---------- Exercise input
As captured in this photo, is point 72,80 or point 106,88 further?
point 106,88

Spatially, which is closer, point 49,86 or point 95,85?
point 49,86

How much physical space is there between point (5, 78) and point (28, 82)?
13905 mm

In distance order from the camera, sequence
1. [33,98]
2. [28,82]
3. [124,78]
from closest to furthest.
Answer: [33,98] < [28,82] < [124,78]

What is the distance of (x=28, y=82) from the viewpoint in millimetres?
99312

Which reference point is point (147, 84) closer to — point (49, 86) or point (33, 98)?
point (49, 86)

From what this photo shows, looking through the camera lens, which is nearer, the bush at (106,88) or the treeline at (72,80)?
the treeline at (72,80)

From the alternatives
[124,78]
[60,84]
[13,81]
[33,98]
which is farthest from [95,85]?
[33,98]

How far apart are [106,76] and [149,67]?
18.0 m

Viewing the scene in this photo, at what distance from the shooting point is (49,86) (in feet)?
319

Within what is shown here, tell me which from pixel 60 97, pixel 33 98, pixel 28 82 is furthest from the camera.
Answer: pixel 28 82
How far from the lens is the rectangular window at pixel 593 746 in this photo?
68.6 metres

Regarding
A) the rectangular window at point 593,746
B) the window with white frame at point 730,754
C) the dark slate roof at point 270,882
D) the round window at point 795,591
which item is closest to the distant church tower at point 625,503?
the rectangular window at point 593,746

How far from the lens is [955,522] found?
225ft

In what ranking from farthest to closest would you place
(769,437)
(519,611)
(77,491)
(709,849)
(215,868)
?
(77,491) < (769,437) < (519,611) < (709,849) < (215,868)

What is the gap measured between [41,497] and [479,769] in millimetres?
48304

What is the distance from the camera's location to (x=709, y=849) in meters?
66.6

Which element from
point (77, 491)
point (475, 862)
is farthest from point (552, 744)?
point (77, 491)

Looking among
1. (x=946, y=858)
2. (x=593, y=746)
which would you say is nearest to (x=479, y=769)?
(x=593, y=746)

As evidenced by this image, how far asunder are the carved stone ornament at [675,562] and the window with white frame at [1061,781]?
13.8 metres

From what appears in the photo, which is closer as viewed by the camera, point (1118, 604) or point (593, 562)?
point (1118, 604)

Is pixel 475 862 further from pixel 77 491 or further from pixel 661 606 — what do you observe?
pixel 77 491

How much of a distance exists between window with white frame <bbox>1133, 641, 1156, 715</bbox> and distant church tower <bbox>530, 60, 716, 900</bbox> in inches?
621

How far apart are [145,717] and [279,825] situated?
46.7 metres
--------------------
-- Exercise requirements --
Put every line from the one containing "In what ranking" through the end of the data into a numbered list, leaving out blank lines.

-- Complete answer --
1. In what ranking from farthest to closest would you place
2. (769,437)
3. (519,611)
4. (77,491)
5. (709,849)
6. (215,868)
7. ?
8. (77,491) < (769,437) < (519,611) < (709,849) < (215,868)
9. What is the gap measured between [41,497] and [479,769] in millimetres?
10. 48304
11. What is the distance from the camera's location to (x=709, y=849) in meters?
12. 66.6
13. Which element from
14. point (77, 491)
15. point (475, 862)
16. is farthest from point (552, 744)?
17. point (77, 491)
18. Looking among
19. 1. (x=946, y=858)
20. 2. (x=593, y=746)
21. which would you say is nearest to (x=479, y=769)?
22. (x=593, y=746)
23. As evidenced by this image, how far asunder are the carved stone ornament at [675,562] and the window with white frame at [1061,781]?
24. 13.8 metres
25. From what appears in the photo, which is closer as viewed by the camera, point (1118, 604) or point (593, 562)?
26. point (1118, 604)
27. Is pixel 475 862 further from pixel 77 491 or further from pixel 661 606 — what do you observe?
28. pixel 77 491
29. How much of a distance exists between window with white frame <bbox>1133, 641, 1156, 715</bbox> and distant church tower <bbox>530, 60, 716, 900</bbox> in inches?
30. 621
31. How far apart are [145,717] and [279,825] situated?
32. 46.7 metres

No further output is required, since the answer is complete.